When I last had a need for something like this confidentiality was a major concern (it was at a small-ish but publicly traded company). Not quite at the level of needing signed contracts, but at the same time something more than a random web service someone unnamed threw together would be required.
I notice that you haven't put your names and backgrounds on the site - that would help in building credibility. Demonstrating the YC backing would also help.
Agreed with building credibility. We'll add our names and backgrounds along with the YC backing on our website soon.
Also, we plan to support an on-premises option in the future.
FYI: the first thing I did was click your demo app and try to read this article. I couldn't. Maybe this is because of your launch traffic spike but you should know.
https://www.youtube.com/watch?v=8wfG8ngFvPk
(I'm not using the term lightly here - we're multiple times faster and more stable than Firebase Test Lab and you could be running your full test suite in a couple of minutes, instead of hours)
I smell AWS Lambda :D
Would you go to a dry cleaner that charged you $50 a shirt because "I fly the shirts to my brothers shop on the other coast to be cleaned"? Of course not.
I can think of no reason why you need to be on AWS vs a dedicated server or a stack of used Dell servers in your garage.
https://web.archive.org/web/20121203101645/https://www.kickf...
I clicked on it first before I read your description here.
Looking at your website, I had no idea what you were doing.
I don't even see "mobile" mentioned anywhere.
The headline says "Turn your app into a link"; I skipped over "APK", and read "get a shareable link to an interactive version of your app"

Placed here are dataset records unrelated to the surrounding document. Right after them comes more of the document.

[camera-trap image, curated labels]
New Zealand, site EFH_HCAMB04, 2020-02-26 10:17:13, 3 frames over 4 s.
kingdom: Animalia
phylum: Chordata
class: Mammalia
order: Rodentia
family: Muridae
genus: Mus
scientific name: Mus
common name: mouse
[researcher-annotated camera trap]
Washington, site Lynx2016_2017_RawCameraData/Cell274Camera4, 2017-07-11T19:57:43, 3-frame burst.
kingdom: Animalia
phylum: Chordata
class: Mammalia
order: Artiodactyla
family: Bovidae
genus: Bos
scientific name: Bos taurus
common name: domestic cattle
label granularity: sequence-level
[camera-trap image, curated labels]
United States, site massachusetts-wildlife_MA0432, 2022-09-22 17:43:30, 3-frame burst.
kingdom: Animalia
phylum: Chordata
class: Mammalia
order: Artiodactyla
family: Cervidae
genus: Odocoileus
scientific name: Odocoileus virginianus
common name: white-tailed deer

Um, isn't my app already interactive?
I scrolled through the rest of the page, and still had no idea what you did.
Then I came back here, clicked on "comments", and read your description.
Which was great. Oh, you give a link to a -> mobile app -> emulator -> which can be easily tested without having to get it on an actual phone.
If you took your description here and put it on your home page, it'd be much better :-)
Something to keep in mind in case you notice more people bouncing off your register page more than you'd normally expect.